EXERCISE PASSAGE:
>>>>>

Actions and Recommendations from the radtol SB Dependability Analysis
A = proposed Action; R = Recommendation TBD ; see also full report
To be checked if completed or strikethrough if obsolete
- [A] Implementation of a MoniMod sanity check on the DI/OT system board and issuing of a warning when a MoniMod gets lost.
- [R] Foresee a Triple Modular Redundancy (TMR) gateware configuration for all critical functions implemented on the IGLOO2 FPGA.
-
[R] Temperature optimisation of the IGLOO2 FPGA:
a. Potential use of the ‘T1’ automotive grade (or ‘T2’, or ‘M’ military grade) to increase the derating.
Caveat: Potential conflict with radiation performance to be taken into account.
Note: The IGLOO2 maximum recommended operating junction temperature is 100°C. This is not the temperature stress limit in terms of maximum robustness, but may affect the FPGA functionality in the short term when operating at top performance. Also in the long term the reliability to provide the required functionality may be affected by degradation, hence a lowering of this temperature limit.
b. Other potential actions are:
i. Gateware design to keep the component temperature reasonably low.
ii. Implementation of diagnostics to monitor for potential degradation, e.g. temperature measurements, current consumption, TMR error rate.
iii. Transition to a “safe-mode” for operation above critical temperature threshold. -
[R] IGLOO2 FPGA application-specific gateware recommendations:
a. Assess power dissipation and maximum junction temperature of the IGLOO2 FPGA for application specific gateware configurations.

<<<<<

[Spatial grounding data]
>>>>>

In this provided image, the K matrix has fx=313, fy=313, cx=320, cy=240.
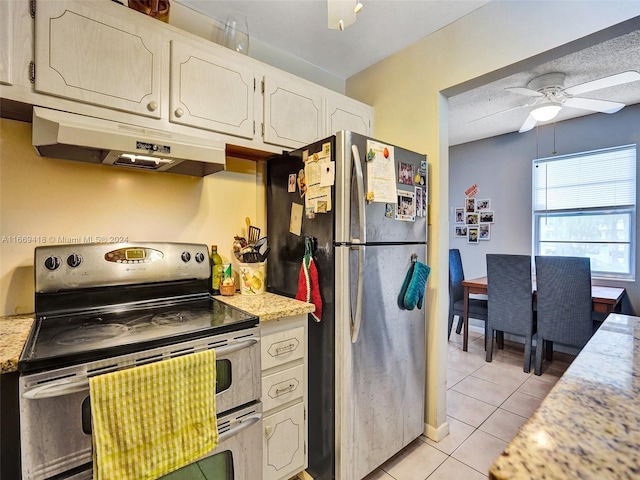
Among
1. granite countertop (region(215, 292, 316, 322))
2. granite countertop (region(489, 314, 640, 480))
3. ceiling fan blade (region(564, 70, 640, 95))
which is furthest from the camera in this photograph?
ceiling fan blade (region(564, 70, 640, 95))

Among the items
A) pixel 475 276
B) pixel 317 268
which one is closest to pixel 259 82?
pixel 317 268

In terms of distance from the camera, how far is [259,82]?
5.62 feet

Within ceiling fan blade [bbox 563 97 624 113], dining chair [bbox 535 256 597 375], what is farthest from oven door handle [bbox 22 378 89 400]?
ceiling fan blade [bbox 563 97 624 113]

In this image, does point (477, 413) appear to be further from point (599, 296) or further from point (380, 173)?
point (380, 173)

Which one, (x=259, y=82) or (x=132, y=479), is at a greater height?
(x=259, y=82)

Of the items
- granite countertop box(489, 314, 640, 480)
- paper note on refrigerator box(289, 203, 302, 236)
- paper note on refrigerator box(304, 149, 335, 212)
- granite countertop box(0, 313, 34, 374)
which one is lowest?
granite countertop box(0, 313, 34, 374)

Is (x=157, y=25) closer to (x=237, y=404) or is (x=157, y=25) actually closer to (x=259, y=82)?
(x=259, y=82)

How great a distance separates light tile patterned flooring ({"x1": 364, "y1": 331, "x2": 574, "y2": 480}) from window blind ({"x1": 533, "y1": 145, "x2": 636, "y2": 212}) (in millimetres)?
1704

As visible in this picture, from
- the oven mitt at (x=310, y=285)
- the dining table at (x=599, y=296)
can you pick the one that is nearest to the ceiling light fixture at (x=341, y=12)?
the oven mitt at (x=310, y=285)

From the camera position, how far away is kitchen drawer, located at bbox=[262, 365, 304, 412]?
1.43 metres

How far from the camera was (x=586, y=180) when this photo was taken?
11.4 feet

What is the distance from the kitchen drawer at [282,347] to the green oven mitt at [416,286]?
0.61m

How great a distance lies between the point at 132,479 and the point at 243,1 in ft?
7.22

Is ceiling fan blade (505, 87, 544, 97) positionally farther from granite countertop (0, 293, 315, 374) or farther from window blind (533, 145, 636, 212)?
granite countertop (0, 293, 315, 374)
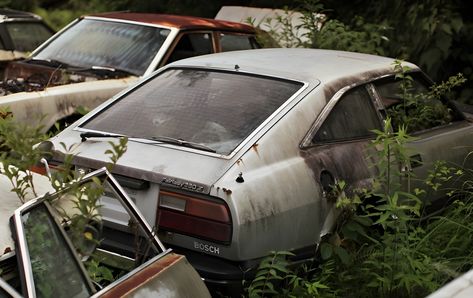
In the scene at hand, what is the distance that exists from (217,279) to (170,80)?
164 cm

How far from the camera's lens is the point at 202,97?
4684 millimetres


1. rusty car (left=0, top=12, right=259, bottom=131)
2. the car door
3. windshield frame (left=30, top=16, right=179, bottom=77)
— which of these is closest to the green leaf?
the car door

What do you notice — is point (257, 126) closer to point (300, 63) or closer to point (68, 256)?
point (300, 63)

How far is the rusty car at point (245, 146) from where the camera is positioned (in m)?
3.92

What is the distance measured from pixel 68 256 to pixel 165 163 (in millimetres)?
1272

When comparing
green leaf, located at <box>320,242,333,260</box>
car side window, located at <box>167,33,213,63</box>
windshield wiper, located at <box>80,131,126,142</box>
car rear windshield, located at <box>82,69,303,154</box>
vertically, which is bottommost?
green leaf, located at <box>320,242,333,260</box>

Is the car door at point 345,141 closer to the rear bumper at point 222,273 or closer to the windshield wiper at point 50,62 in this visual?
the rear bumper at point 222,273

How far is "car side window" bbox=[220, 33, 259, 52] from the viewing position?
25.5ft

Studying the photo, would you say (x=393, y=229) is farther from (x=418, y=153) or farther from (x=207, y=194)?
(x=207, y=194)

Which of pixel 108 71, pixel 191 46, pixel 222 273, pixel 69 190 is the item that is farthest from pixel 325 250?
pixel 191 46

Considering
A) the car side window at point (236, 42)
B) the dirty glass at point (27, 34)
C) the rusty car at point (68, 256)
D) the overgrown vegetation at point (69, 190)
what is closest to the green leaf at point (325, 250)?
the rusty car at point (68, 256)

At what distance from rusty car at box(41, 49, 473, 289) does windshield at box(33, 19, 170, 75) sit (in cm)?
192

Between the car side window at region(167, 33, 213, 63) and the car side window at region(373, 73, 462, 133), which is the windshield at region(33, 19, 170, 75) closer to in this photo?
the car side window at region(167, 33, 213, 63)

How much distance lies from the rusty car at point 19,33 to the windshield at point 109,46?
1007mm
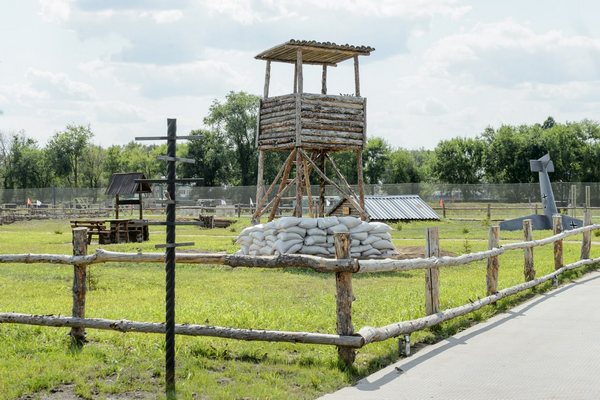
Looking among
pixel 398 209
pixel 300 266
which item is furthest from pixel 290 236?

<<<<<

Rewrite the stretch of the radtol SB recommendations from "Note: The IGLOO2" through "temperature reasonably low.", substituting "dependability" for "reliability".

Note: The IGLOO2 maximum recommended operating junction temperature is 100°C. This is not the temperature stress limit in terms of maximum robustness, but may affect the FPGA functionality in the short term when operating at top performance. Also in the long term the dependability to provide the required functionality may be affected by degradation, hence a lowering of this temperature limit.
b. Other potential actions are:
i. Gateware design to keep the component temperature reasonably low.